I wasn’t aware of journalist Anthony Shadid until I learned of his recent death, but I found myself inspired by his work and by the recollections of his peers:
A Pulitzer Prize-winning correspondent for the Washington Post (and more recently the New York Times), Shadid died at the age of 43 of an asthma attack while on assignment in Syria, prompting an outpouring of grief from his colleagues and his readers. He also wrote several acclaimed books about the Middle East, including the soon-to-be released “House of Stone: A Memoir of Home, Family, and a Lost Middle East”.

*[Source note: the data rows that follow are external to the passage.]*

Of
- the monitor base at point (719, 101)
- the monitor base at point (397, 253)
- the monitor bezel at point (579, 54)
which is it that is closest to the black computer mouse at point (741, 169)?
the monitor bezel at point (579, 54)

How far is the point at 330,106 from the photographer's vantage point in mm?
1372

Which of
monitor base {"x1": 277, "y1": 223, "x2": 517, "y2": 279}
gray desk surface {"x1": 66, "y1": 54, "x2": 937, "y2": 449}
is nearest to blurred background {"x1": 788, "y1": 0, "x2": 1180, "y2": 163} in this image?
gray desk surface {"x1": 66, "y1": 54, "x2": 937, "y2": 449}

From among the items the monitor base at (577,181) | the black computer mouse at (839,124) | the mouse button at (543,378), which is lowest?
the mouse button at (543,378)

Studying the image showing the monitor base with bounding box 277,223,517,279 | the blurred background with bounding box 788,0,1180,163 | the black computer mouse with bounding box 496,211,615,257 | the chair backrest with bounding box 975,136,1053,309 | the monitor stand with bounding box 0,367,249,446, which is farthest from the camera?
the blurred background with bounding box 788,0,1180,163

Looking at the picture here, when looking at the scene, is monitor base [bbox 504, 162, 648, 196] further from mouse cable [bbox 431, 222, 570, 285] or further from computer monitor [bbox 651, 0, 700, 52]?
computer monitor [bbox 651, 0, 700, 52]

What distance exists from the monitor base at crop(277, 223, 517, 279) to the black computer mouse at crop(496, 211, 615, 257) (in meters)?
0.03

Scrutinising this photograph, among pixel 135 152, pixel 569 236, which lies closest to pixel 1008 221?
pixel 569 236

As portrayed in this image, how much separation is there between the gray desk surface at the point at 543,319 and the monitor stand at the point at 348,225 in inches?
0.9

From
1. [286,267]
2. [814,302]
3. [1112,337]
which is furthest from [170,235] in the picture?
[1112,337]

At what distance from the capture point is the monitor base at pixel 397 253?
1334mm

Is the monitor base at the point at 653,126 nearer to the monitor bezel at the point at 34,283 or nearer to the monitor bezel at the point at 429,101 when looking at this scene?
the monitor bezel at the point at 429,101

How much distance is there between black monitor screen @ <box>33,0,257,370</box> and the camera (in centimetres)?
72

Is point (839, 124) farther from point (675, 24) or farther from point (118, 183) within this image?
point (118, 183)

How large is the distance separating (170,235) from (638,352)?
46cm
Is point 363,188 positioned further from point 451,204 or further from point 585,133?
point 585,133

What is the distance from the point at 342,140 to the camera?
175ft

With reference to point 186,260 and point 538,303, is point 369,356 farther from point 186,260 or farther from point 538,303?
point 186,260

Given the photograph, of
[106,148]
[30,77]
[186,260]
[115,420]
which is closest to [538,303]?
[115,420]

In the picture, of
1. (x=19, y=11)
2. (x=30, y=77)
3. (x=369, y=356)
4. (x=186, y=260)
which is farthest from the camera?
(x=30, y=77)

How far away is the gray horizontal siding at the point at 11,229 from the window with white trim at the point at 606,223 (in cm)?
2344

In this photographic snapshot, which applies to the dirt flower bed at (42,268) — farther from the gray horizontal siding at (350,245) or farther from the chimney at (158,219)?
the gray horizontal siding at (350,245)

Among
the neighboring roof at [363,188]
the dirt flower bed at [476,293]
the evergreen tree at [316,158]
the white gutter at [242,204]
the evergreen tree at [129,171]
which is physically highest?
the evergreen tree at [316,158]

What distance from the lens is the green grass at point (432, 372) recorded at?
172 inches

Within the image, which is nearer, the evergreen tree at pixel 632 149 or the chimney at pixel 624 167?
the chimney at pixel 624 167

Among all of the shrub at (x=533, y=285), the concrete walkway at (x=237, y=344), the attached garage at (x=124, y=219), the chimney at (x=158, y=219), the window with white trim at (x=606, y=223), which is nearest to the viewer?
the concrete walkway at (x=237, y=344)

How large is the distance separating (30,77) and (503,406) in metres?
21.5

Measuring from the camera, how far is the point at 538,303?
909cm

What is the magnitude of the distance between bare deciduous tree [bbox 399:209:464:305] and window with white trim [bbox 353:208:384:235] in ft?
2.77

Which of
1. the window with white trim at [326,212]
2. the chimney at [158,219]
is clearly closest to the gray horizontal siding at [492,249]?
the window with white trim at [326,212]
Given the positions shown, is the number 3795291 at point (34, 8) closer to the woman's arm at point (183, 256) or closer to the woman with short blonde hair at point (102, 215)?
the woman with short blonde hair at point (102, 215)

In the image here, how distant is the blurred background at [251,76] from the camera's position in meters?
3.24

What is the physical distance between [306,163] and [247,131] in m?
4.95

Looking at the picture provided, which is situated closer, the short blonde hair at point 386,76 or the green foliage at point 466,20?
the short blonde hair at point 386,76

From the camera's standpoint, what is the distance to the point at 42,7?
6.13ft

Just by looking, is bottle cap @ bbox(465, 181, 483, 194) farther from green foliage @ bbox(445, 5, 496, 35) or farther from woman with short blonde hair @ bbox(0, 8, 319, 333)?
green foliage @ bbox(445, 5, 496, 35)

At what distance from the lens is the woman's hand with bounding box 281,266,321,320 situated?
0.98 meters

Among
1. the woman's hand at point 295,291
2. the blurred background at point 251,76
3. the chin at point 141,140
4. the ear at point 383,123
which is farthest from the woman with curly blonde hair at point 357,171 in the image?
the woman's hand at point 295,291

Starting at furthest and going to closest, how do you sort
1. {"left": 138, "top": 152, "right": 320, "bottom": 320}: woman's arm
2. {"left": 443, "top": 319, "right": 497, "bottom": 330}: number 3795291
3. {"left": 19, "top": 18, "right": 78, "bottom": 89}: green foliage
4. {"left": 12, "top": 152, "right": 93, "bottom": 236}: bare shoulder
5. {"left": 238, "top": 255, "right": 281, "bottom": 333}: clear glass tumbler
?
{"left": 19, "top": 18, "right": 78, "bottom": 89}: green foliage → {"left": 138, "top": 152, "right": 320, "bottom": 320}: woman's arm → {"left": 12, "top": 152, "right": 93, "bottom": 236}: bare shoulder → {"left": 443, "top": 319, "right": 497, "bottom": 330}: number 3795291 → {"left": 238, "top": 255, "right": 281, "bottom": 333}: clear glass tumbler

Shadid went beyond the standard practice of documenting the actions of the powerful by also telling “smaller” stories about the daily experiences of ordinary people, earning his reputation for putting a human face on some of the Middle East’s political and social complexities.
Of his work, Amy Sullivan of The Atlantic said “There are great reporters and there are great writers. And then there are the rare few who inspire awe by being both.” “He was the best of our breed” said TIME’s Bobby Ghosh, going on to express a sentiment which I saw echoed by many others: Shadid’s talent, combined with his lack of ego, made him one of the finest journalists of his generation.
To humanize something, I think, requires a deep well of both humility and empathy. It is the act of making one person’s interior experience visible to the rest of us. With professional skill and with personal kindness, Anthony Shadid made a life’s work out of helping people understand each another better. It seems to me that his ability to write “poetry on deadline” won’t soon be replaced, but perhaps it’s that spirit of generosity towards both the people he wrote about and the people he worked with which will be his most enduring legacy.